Şu günlerde Türkiye Siyaset Tarihi* isimli kitabımın ikinci cildi üzerinde çalıştığım için bir süre köşe yazısı yazmamayı kararlaştırmıştım. Fakat tarih doktoru Meral Akşener’in tarih konusundaki yanlışlarını gördükten sonra, kısa da olsa bir yazı yazmamın farz olduğunu düşündüm.
Akşener, 22.1.2023 tarihli konuşmasında, cumhurbaşkanını tarih bilmemekle suçladıktan sonra, aynen şunları söyledi:
“Demokrat Parti, Meclis’te grup kurar. Sonra 1947’de kongrede bir karar alır. Bir Hürriyet Misakı yayınlarlar. Derler ki Cumhurbaşkanı var olan partinin genel başkanı olamaz. (…) Celal Bayar ve İnönü biraraya gelirler. İkisi yakın arkadaştır. İnönü der ki; Celal Bey, anayasa değişikliği şu anda çok zor. Der ki; ben partinin tüzüğünü değiştireyim, Meclis’in iç tüzüğünü değiştirelim, sonra anayasayı değiştiririz. İnönü partiden ayrılır, sadece cumhurbaşkanı olur…”
Tam da bu dönemi yazdığım için bilgilerim taze; ama yine de kaynaklara bir daha baktım… Ulaştığım sonuçlar şöyle:
1. Bayar ile İnönü yakın arkadaş değildir; tam tersine iki sıkı rakiptir. Birisi diğerinin alternatifidir, rakibidir… (İnönü, Menderes’in idamını önlememe suçunun günahını affettirebilmek için 27 Mayıs sonrasında Bayar’ın affı için bir miktar uğraşmıştır; o kadar…)
2. Hürriyet Misakından sonra Bayar ile İnönü arasında bir görüşme olmamıştır; Akşener’in anlattığı konuşma da olmamıştır… (İnönü-Bayar görüşmesi, DP kurulmadan önce olmuştur; DP, İnönü’nün icazetinden sonra kurulmuştur…)
3. Hürriyet Misakındaki taleplerin bir kısmı CHP tarafından kabul görmekle birlikte cumhurbaşkanlığı ile parti başkanlığının ayrılması teklifi kabul görmemiştir. İnönü hiçbir zaman parti genel başkanlığından ayrılmamıştır; sadece cumhurbaşkanı olmamıştır…
4. Meclis iç tüzüğü değişmemiştir.

→ **Veri Kümesi İçeriği**:

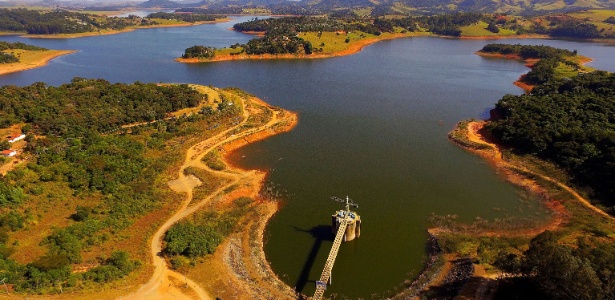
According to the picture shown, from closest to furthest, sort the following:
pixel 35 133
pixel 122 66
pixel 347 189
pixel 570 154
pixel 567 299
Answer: pixel 567 299
pixel 347 189
pixel 570 154
pixel 35 133
pixel 122 66

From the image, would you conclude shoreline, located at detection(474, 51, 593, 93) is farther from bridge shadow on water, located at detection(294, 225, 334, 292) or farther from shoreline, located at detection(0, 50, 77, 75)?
shoreline, located at detection(0, 50, 77, 75)

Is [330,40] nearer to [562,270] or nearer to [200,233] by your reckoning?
[200,233]

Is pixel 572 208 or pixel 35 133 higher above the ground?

→ **Sorular ve Görevler**:
- 1) Belge alıntısına dayanarak şu soruları yanıtlayın:
(a) Akşener'in sözü edilen konuşması hangi tarihte yapılmıştır?
(b) Yazara göre İnönü-Bayar görüşmesi ne zaman olmuştur?
(c) Yazara göre Meclis iç tüzüğü değişmiş midir?
- 2) Belge alıntısının "2. Hürriyet Misakından" sözleriyle başlayıp "icazetinden sonra kurulmuştur…)" sözlerine kadar süren bölümünü lütfen hiçbir değişiklik yapmadan yazın.
Yalnızca belge alıntısındaki bilgileri kullanın.

→ **Sonuçlar**:
- 1)
(a) 22.1.2023
(b) DP kurulmadan önce.
(c) Hayır, değişmemiştir.

- 2)
2. Hürriyet Misakından sonra Bayar ile İnönü arasında bir görüşme olmamıştır; Akşener’in anlattığı konuşma da olmamıştır… (İnönü-Bayar görüşmesi, DP kurulmadan önce olmuştur; DP, İnönü’nün icazetinden sonra kurulmuştur…)